Low risk victims stay close to work and home, don’t visit areas unfamiliar to them, lock their doors, have steady jobs and many friends. Medium risk victims fall between the other two categories. A medium risk victim may work close to home and lock his doors, but be promiscuous and occasionally venture out at night alone.
Offenders select their particular victims based on their fantasies and the victims’ vulnerability. Some victims are grabbed as victims of opportunity. High risk victims place themselves in vulnerable positions more often than low risk victims, but either can be in the wrong place at the wrong time. Offenders may spend days or weeks cruising for just the right victim-the one who most closely matches his fantasy.
A special form of victim profiling is the psychological autopsy, which is performed when the manner of a victim’s death isn’t clear-investigators don’t know whether the victim’s death was an accident, suicide, or homicide. To make this determination the forensic psychiatrist looks into the victim’s medical, school, work and military histories; interview family, friends and associates; and evaluates autopsy, police and witness reports.
The goal is to assess whether the victim was the type of person who was living in a stressful enough situation to take their own life or living a lifestyle that made them an easy target for a killer.
Geographic Profiling Geographic profiling, is a technique based on the premise that serial offenders have certain comfort zones within which they feel free to carry out their crimes. Geographic profiler likes to know where the victim was abducted, where the actual assault or murder took place, and where the body was dumped.
Whenever several assaults have occurred, profilers have several such locations with which to work and can then locate the points on a map and define the killer’s domain. The killer’s domain may show murders clustered in an area, which may indicate the killer isn’t mobile, may not own a car or have a job.
If the range is broad, the perpetrator is highly mobile, may have a car with high mileage. Determining which victim was killed first is important for investigators because the comfort zones for most serial killers usually begin small and grow with each killing.
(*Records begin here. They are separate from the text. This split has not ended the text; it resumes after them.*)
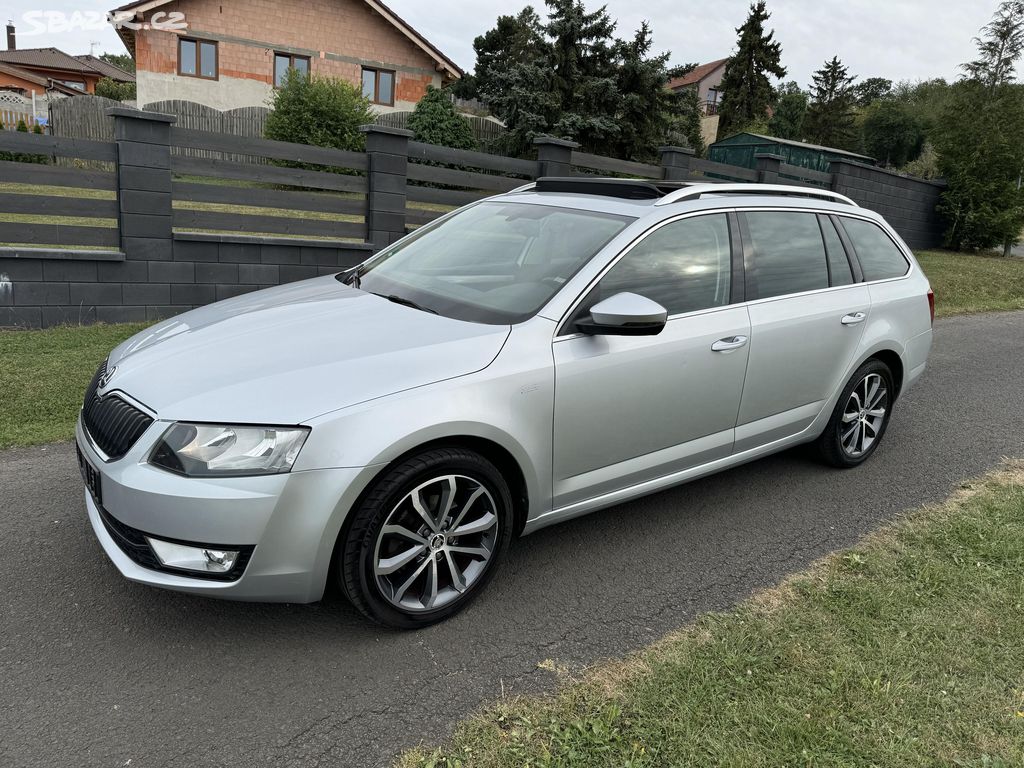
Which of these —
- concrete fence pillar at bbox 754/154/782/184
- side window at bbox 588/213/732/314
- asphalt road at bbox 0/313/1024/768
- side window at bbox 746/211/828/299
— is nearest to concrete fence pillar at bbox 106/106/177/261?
asphalt road at bbox 0/313/1024/768

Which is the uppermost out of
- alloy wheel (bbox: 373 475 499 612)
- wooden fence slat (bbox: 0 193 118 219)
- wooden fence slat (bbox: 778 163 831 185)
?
wooden fence slat (bbox: 778 163 831 185)

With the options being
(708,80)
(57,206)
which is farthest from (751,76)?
(57,206)

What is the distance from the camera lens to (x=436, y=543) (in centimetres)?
281

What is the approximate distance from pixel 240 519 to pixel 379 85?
31655 millimetres

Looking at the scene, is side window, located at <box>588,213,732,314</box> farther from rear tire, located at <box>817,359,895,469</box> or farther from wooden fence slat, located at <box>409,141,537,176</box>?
wooden fence slat, located at <box>409,141,537,176</box>

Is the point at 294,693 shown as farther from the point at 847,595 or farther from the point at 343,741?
the point at 847,595

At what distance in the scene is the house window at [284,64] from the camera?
28859 millimetres

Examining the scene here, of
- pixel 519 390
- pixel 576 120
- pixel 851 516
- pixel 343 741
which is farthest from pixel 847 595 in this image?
pixel 576 120

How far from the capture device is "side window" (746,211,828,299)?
3.87 metres

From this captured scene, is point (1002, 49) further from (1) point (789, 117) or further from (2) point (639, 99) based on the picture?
(1) point (789, 117)

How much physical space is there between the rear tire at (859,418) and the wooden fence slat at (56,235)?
22.1 feet

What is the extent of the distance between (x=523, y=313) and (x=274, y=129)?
20.0m

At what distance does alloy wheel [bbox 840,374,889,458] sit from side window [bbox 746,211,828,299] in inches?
31.6

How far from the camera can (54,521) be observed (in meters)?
3.55
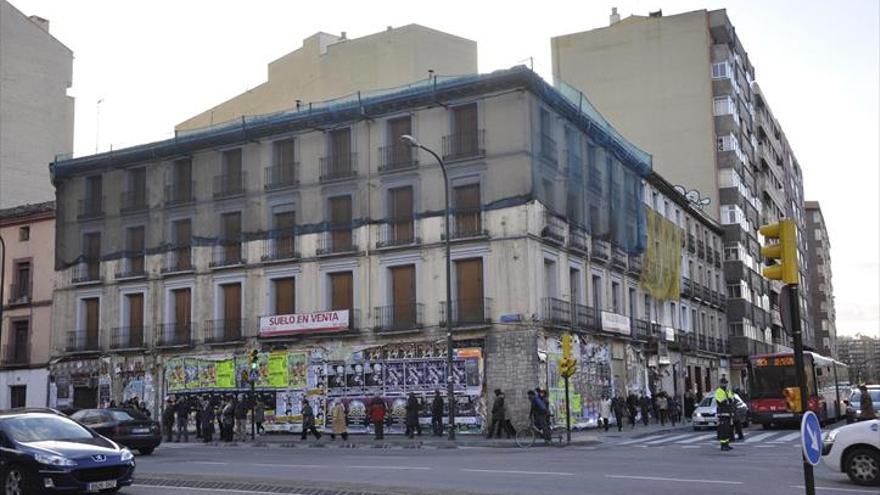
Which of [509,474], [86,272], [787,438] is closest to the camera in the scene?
[509,474]

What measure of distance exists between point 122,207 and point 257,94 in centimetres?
1328

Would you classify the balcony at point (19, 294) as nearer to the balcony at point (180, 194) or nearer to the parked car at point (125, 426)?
the balcony at point (180, 194)

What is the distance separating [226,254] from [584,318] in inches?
602

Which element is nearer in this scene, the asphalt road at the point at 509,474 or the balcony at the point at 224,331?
the asphalt road at the point at 509,474

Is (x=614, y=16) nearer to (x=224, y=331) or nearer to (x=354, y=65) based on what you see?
(x=354, y=65)

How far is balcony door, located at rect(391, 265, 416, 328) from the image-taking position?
3553cm

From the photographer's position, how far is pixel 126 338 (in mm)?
41938

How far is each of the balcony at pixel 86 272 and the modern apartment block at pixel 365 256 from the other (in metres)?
0.08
The first victim probably was abducted closer to the killer’s home or workplace.
Determining the order of the crimes is straightforward if the victims are found shortly after the crime. If the bodies are dumped in remote areas, the order in which the victims were killed may not be the order in which the bodies are found. Forensic anthropologist may be brought in to assess approximate times of death. Having this knowledge may be crucial in identifying the killer.
Linking Criminals and Crime Scenes Serial offenders are the most difficult criminal to apprehend. They attack atrangers, have no obvious motives, and are mobile. Automated Fingerprint Identification System (AFIS) enables authorities to match fingerprints from various crime scenes and suspects, the FBI databases also match serial offenders with crimes and profiles.
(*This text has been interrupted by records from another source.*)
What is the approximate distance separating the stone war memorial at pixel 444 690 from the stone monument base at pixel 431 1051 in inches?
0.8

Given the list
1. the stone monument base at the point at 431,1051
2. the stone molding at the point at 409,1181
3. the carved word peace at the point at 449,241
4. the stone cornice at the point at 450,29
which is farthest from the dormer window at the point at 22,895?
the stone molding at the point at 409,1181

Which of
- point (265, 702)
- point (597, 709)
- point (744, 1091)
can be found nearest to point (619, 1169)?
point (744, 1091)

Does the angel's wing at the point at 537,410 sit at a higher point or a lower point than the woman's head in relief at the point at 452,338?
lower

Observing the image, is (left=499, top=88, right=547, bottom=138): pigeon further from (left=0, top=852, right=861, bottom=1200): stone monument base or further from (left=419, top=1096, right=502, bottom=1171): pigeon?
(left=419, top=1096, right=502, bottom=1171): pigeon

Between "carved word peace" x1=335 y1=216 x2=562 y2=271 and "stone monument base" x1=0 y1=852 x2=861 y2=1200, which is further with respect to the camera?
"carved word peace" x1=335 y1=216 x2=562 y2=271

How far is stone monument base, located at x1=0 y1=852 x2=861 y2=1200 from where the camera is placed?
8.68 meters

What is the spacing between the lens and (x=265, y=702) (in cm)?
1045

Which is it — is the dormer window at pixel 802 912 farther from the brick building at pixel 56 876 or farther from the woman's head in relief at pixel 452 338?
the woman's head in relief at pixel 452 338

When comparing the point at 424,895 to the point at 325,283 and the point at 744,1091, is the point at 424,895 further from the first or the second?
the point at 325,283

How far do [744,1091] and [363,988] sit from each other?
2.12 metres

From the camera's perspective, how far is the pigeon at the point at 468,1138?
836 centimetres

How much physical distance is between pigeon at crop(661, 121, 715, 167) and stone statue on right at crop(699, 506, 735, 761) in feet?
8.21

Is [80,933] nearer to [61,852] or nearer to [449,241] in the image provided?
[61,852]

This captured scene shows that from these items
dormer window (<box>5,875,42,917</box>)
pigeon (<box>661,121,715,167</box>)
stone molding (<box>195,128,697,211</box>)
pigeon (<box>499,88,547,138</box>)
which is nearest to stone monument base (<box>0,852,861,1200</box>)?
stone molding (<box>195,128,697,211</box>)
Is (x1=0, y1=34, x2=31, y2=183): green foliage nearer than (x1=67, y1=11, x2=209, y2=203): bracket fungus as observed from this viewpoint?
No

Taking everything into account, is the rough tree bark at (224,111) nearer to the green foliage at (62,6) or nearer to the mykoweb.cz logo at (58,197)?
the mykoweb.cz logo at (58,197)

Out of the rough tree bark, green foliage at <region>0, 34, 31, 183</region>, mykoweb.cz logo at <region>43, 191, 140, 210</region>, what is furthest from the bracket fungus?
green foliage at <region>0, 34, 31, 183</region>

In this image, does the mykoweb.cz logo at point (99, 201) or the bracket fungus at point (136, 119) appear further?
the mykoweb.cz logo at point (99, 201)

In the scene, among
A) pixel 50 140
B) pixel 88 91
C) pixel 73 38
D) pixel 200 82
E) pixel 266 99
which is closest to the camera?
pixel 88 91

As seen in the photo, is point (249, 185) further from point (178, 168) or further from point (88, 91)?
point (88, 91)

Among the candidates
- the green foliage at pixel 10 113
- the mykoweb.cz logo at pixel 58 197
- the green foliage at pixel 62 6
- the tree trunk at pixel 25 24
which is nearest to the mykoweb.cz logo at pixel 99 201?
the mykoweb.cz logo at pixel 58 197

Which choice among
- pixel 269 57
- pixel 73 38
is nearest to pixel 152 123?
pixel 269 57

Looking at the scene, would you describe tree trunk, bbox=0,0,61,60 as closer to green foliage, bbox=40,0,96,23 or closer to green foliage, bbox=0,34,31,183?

First such database was the National Center for the Analysis of Violent Crime (NCAVC), which lead to the Violent Criminal Apprehension Program (VICAP) and PROFILER, which maintains profiles of serial murderers. Take crime scene information and enter into the database. Any crimes with similar characteristics will be identified. Investigator can look at crimes to find out whether the same perpetrator perhaps committed both crimes.